Reaching Out in Lent, Part III: Hostility, Hospitality, and a Spirituality for the Academic Job Market

Reaching Out in Lent, Part III: Hostility, Hospitality, and a Spirituality for the Academic Job Market March 1, 2016

Abraham_Meets_the_Three_Strangers_(the_Old_Testament_Trinity)_-_Google_Art_Project“A person who thinks only about building walls, wherever they may be, and not building bridges, is not Christian. This is not in the Gospel.”

-Pope Francis

In posts I and II of this Lenten series, we have followed Henri Nouwen’s discussion of the transformation of interior loneliness into inner solitude. In this and the next post, I turn my attention to the second and more social component of Nouwen’s conception of reaching out: the transformation of hostility into hospitality.

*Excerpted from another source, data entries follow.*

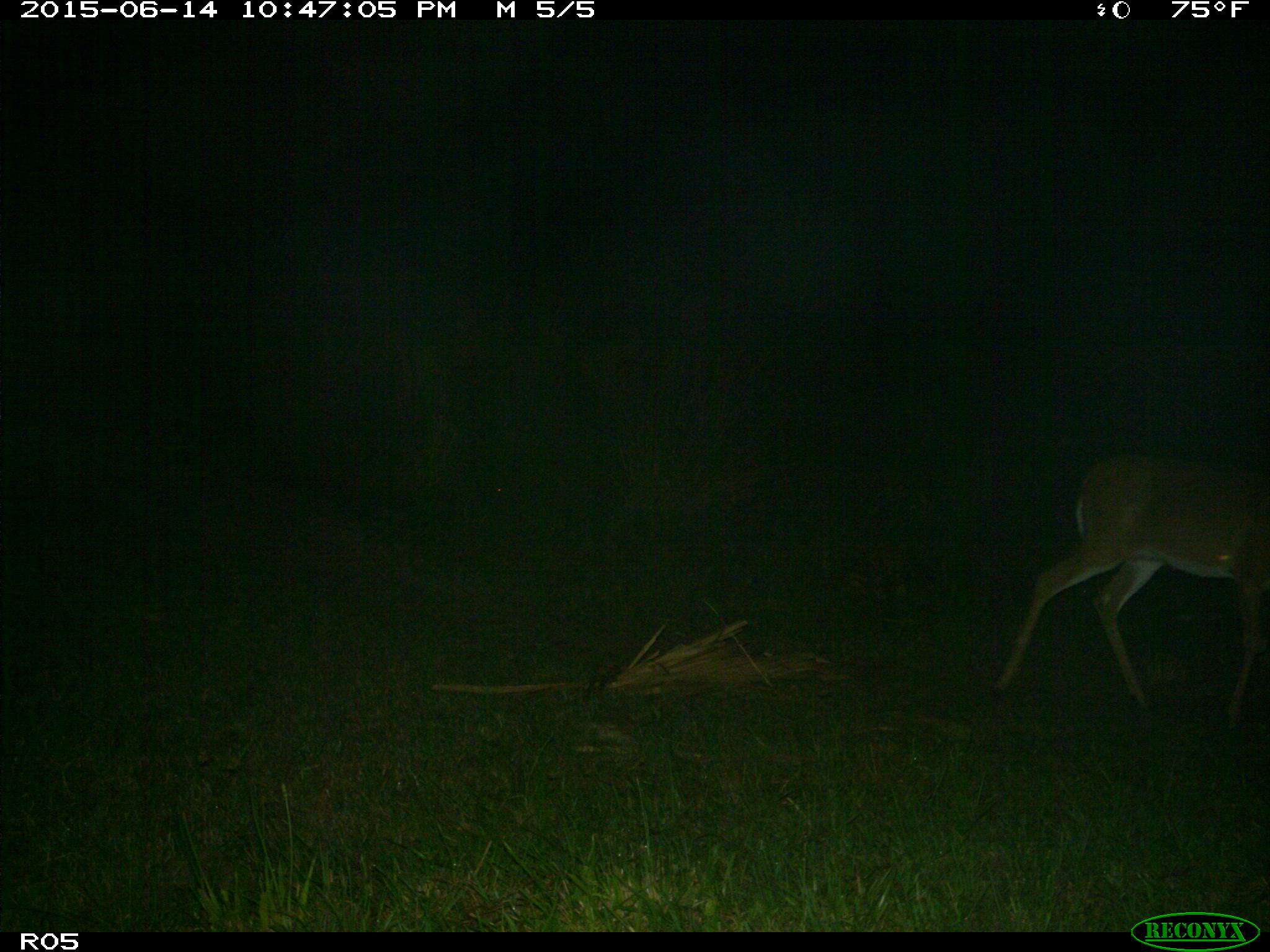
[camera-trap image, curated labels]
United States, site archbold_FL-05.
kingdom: Animalia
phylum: Chordata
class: Mammalia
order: Artiodactyla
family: Cervidae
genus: Odocoileus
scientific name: Odocoileus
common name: deer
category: unidentified deer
Unidentified deer (deer) (Odocoileus).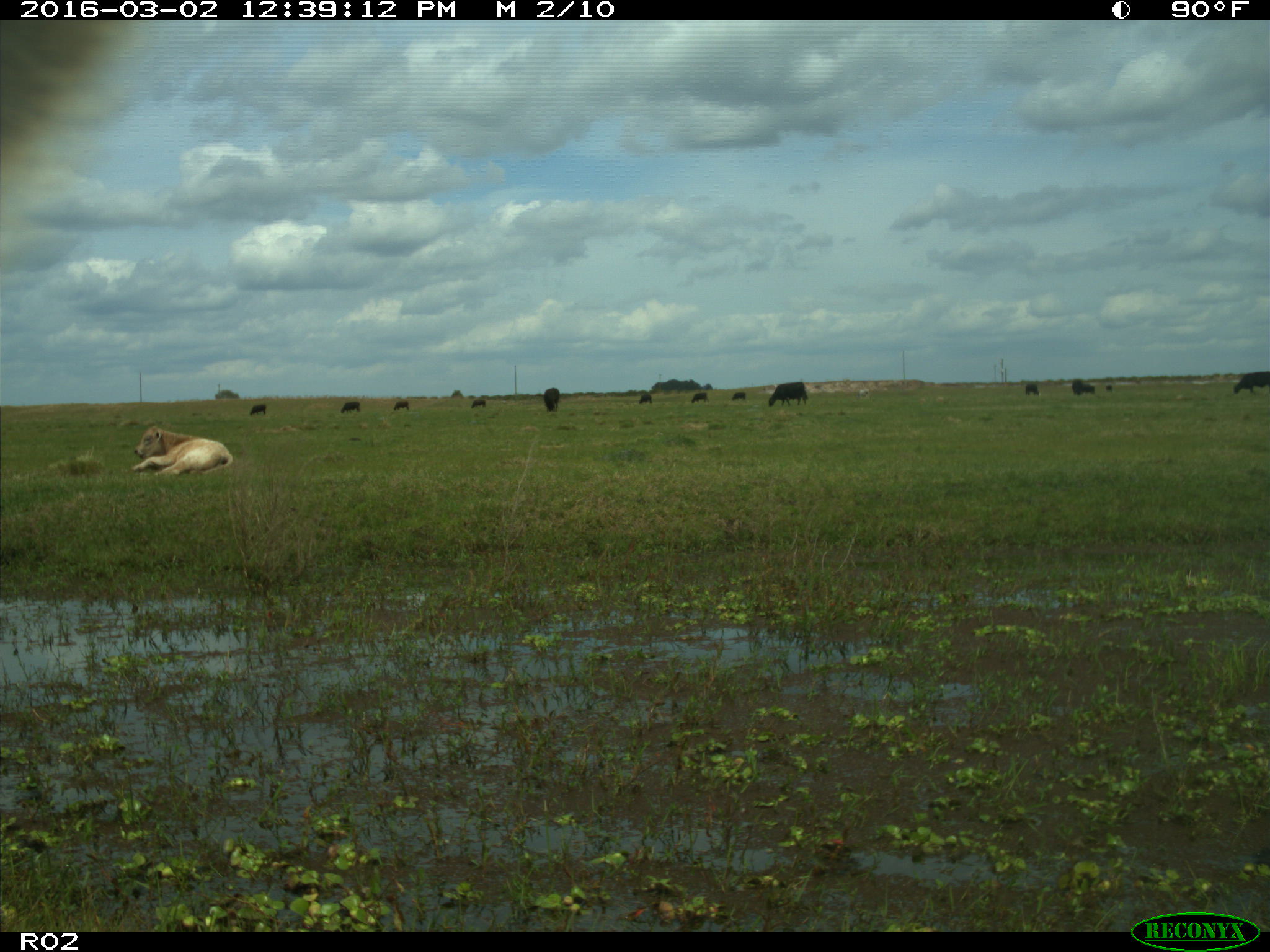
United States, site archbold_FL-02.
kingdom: Animalia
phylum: Chordata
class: Mammalia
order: Artiodactyla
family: Bovidae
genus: Bos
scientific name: Bos taurus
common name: domestic cow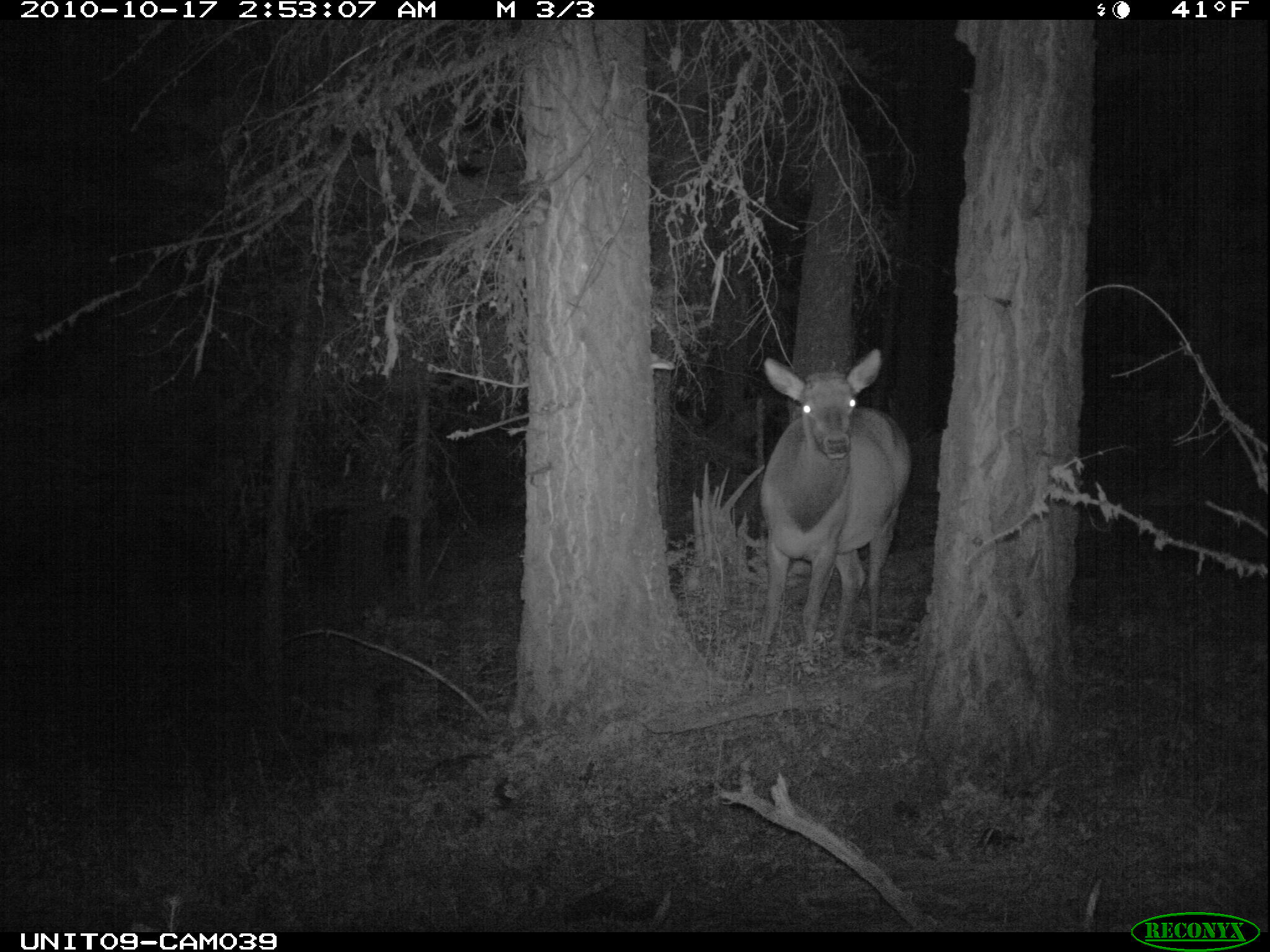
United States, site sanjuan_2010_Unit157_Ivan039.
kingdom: Animalia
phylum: Chordata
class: Mammalia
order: Artiodactyla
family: Cervidae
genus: Cervus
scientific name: Cervus elaphus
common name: red deer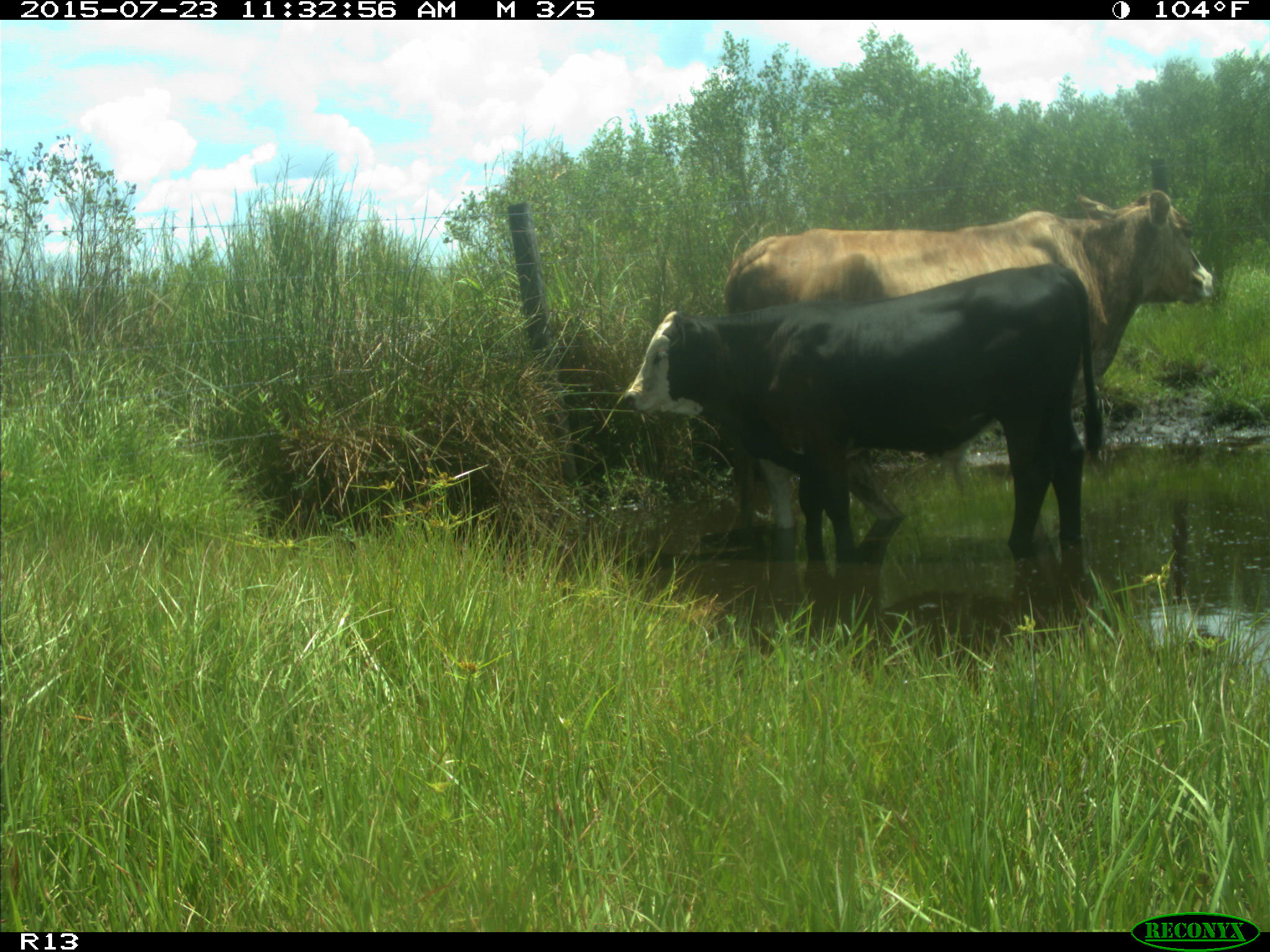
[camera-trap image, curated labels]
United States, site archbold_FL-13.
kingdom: Animalia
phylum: Chordata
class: Mammalia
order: Artiodactyla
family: Bovidae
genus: Bos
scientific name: Bos taurus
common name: domestic cow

Given our current sociopolitical context – complete with trolling, combox wars, and constant attempts to trump one another as we play at the game of life – hostility presumably needs little introduction. What does need introduction – or perhaps a re-introduction – is the practice of hospitality.

Significant for Nouwen is the fact that hospitality is a way of being before it is a concrete action. It does not preclude foundational hospitable practices such as the opening of one’s home, but neither is it inherent in these practices – one might very easily open one’s home without opening one’s heart, and the opening of one’s heart in hospitality need not be confined to our means or ability to offer physical space.

Rather, what Nouwen means by hospitality is a capacity for humility, a gift of opening a space of freedom where guest and host alike can interact – or be silent together – removed from the coercions and violences that we find both within and without our hearts. As one might expect, the practice of establishing such a space is difficult, for even when we separate ourselves and the spaces under our control from the maelstrom outside, it’s still inside us. As Nouwen points out, we fear silence, to the point that we will project onto it whatever chatter or illusion we can manage as a distraction – thereby filling that space with our unsettled selves rather than with a capaciousness that invites others. Indeed, as a recent study suggests, many will actually choose physical pain rather than face silence – a fact we know all too well from the addictions we practice as “self-medication.” But the battle is, I believe, worth fighting, and Nouwen is onto something – as I can attest from my own experiences and desires.

I’m an academic, and I’m on the job market – and it’s prime training ground for precisely what Nouwen is talking about. For those who don’t know the current status of the academic job market, it’s bad. The market is supersaturated, and there can be competition even for sessional and adjunct positions, which generally don’t pay enough and are not stable enough to depend on as a long-term means of making a living. Further, in the job hunt, we are all competing against each other such that the top third if not the top half of any given job search pool are likely more than qualified for the positions offered. There is no grace, and no room for mistakes – those just a little less polished or less quick or less clever or less extroverted are left behind, even if their work and self-presentation are generally good or promising.

And this is precisely the nightmare climate of the modern world that Nouwen is talking about. Rejection makes one guarded, even in relationships that may have nothing to do with our vocations. And there are always temptations. There is the temptation to envy rather than rejoice with even some of our closest friends when they succeed. There is the temptation to get caught up in our own matters and forget the heartbreak of others around us – often far worse than our own. And when we are sick and tired of these options, there is always the temptation to throw up our hands in passive dissociation, to become ghosts haunting an abandoned ruin of ourselves.

Yet precisely in the midst of this is the very space I have been called to make hospitable. I’m not good at it, but I’m willing to learn because it’s something I want. I want a clear space in my heart, free of the envy and bitterness and guardedness that drives others away, even as it is clear of my own preoccupation with myself on one hand and my temptation toward self-evacuation on the other. The world around me has colluded with my wayward heart to offer me a space where clash the powers and principalities, the thrones and dominions. What I pray for rather is a space in my heart open and free to rejoice with those who rejoice, and to mourn with those who mourn.